Japan govt workers to see 1st pay hike in 3 years

The Yomiuri Shimbun
Prime Minister Fumio Kishida, right, receives the recommendation on government workers’ salaries from National Personnel Authority President Yuko Kawamoto on Monday at the Prime Minister’s Office in Tokyo.

TOKYO (Jiji Press) — Japan’s National Personnel Authority recommended Monday that central government workers’ monthly salaries and bonuses be raised for the first time in three years in fiscal 2022, which started in April.

In its recommendation to parliament and the cabinet, the agency called for raising government employees’ monthly salaries by 0.23%, or ¥921, and their annual bonuses by an equivalent of 0.1 month’s worth of salary to 4.4 months.

Government workers’ annual pay is expected to rise by ¥55,000 on average. This may affect salaries paid to local government workers.

A tally by the agency showed that central government workers’ current average monthly salaries, at ¥405,049, were ¥921 lower than those of private-sector employees.

This is apparently because some companies’ earnings have recovered from the impact of the COVID-19 pandemic. Government workers’ bonuses were 0.11 month smaller than those of private-sector employees, according to the tally.

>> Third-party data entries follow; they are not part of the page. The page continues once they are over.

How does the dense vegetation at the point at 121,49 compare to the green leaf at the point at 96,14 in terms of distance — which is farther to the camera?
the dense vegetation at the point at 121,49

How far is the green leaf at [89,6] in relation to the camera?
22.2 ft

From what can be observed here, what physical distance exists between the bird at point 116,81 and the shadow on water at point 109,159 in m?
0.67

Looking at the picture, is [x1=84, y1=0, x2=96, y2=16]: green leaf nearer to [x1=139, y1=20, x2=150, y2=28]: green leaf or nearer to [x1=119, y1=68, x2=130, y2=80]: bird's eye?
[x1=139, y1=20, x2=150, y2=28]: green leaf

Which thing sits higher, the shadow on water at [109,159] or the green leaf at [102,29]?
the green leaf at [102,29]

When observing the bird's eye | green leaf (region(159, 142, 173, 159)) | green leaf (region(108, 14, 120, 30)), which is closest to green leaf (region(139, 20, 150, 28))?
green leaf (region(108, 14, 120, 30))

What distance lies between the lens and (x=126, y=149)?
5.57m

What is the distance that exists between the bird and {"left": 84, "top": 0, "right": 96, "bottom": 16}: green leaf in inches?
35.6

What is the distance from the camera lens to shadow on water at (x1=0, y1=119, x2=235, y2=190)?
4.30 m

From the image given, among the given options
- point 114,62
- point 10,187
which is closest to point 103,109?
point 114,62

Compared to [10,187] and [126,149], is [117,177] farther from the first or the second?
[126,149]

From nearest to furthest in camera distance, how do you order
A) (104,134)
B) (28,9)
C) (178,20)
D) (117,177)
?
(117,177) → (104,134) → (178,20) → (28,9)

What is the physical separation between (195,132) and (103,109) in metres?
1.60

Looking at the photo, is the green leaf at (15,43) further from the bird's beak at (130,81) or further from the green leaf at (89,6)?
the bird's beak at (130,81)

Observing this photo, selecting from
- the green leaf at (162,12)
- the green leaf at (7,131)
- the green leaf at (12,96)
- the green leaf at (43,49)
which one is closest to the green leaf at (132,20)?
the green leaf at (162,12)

The government is expected to raise basic salaries for workers aged 35 or younger. For bonuses, a performance-based portion will be raised.

The agency proposed moving forward entry examinations for career-track positions to early April in 2023 and to mid- to late March in 2024, from late April at present.

The change is designed to allow the government to decide who to hire around June 1, when many companies give informal job offers to applicants.

The personnel agency proposed shortening the minimum working hours under the flexible working system for government workers to two to four hours, starting April 2023, from six hours at present.